>> start Extracted text
From 541954da526d575b448babf0859c0c7e0d831c12 Mon Sep 17 00:00:00 2001
From: Wenmuzhou <572459439@qq.com>
Date: Wed, 14 Sep 2022 15:30:30 +0800
Subject: [PATCH] add layoutxml kl he pact

---
 deploy/slim/quantization/quant.py             |  6 +--
 deploy/slim/quantization/quant_kl.py          | 24 +++++++--
 .../layoutxlm_ser/train_pact_infer_python.txt | 53 +++++++++++++++++++
 .../layoutxlm_ser/train_ptq_infer_python.txt  | 21 ++++++++
 test_tipc/prepare.sh                          | 31 +++++++++--
 5 files changed, 125 insertions(+), 10 deletions(-)
 create mode 100644 test_tipc/configs/layoutxlm_ser/train_pact_infer_python.txt
 create mode 100644 test_tipc/configs/layoutxlm_ser/train_ptq_infer_python.txt

diff --git a/deploy/slim/quantization/quant.py b/deploy/slim/quantization/quant.py
index 64521b5e..ef2c3e28 100755
--- a/deploy/slim/quantization/quant.py
+++ b/deploy/slim/quantization/quant.py
@@ -158,8 +158,7 @@ def main(config, device, logger, vdl_writer):
 
     pre_best_model_dict = dict()
     # load fp32 model to begin quantization
-    if config["Global"]["pretrained_model"] is not None:
-        pre_best_model_dict = load_model(config, model)
+    pre_best_model_dict = load_model(config, model, None, config['Architecture']["model_type"])
 
     freeze_params = False
     if config['Architecture']["algorithm"] in ["Distillation"]:
@@ -184,8 +183,7 @@ def main(config, device, logger, vdl_writer):
         model=model)
 
     # resume PACT training process
-    if config["Global"]["checkpoints"] is not None:
-        pre_best_model_dict = load_model(config, model, optimizer)
+    pre_best_model_dict = load_model(config, model, optimizer, config['Architecture']["model_type"])
 
     # build metric
     eval_class = build_metric(config['Metric'])
>> end Extracted text
== Required work ==
- 1) In the quantization patch, how many files changed, and how many insertions and deletions are there?
- 2) Write the next part of the quantization patch, picking up after its final line.
>> start Supplied data
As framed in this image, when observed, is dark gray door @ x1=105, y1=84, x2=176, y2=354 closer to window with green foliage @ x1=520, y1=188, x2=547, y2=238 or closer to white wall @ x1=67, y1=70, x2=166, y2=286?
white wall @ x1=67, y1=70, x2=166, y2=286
>> end Supplied data
== Solved problems ==
- 1) Five files changed, with 125 insertions and 10 deletions.

- 2)
diff --git a/deploy/slim/quantization/quant_kl.py b/deploy/slim/quantization/quant_kl.py
index cc3a455b..73e1a957 100755
--- a/deploy/slim/quantization/quant_kl.py
+++ b/deploy/slim/quantization/quant_kl.py
@@ -97,6 +97,17 @@ def sample_generator(loader):
 
     return __reader__
 
+def sample_generator_layoutxlm_ser(loader):
+    def __reader__():
+        for indx, data in enumerate(loader):
+            input_ids = np.array(data[0])
+            bbox = np.array(data[1])
+            attention_mask = np.array(data[2])
+            token_type_ids = np.array(data[3])
+            images = np.array(data[4])
+            yield [input_ids, bbox, attention_mask, token_type_ids, images]
+
+    return __reader__
 
 def main(config, device, logger, vdl_writer):
     # init dist environment
@@ -107,16 +118,18 @@ def main(config, device, logger, vdl_writer):
 
     # build dataloader
     config['Train']['loader']['num_workers'] = 0
+    is_layoutxlm_ser =  config['Architecture']['model_type'] =='kie' and config['Architecture']['Backbone']['name'] == 'LayoutXLMForSer'
     train_dataloader = build_dataloader(config, 'Train', device, logger)
     if config['Eval']:
         config['Eval']['loader']['num_workers'] = 0
         valid_dataloader = build_dataloader(config, 'Eval', device, logger)
+        if is_layoutxlm_ser:
+            train_dataloader = valid_dataloader
     else:
         valid_dataloader = None
 
     paddle.enable_static()
-    place = paddle.CPUPlace()
-    exe = paddle.static.Executor(place)
+    exe = paddle.static.Executor(device)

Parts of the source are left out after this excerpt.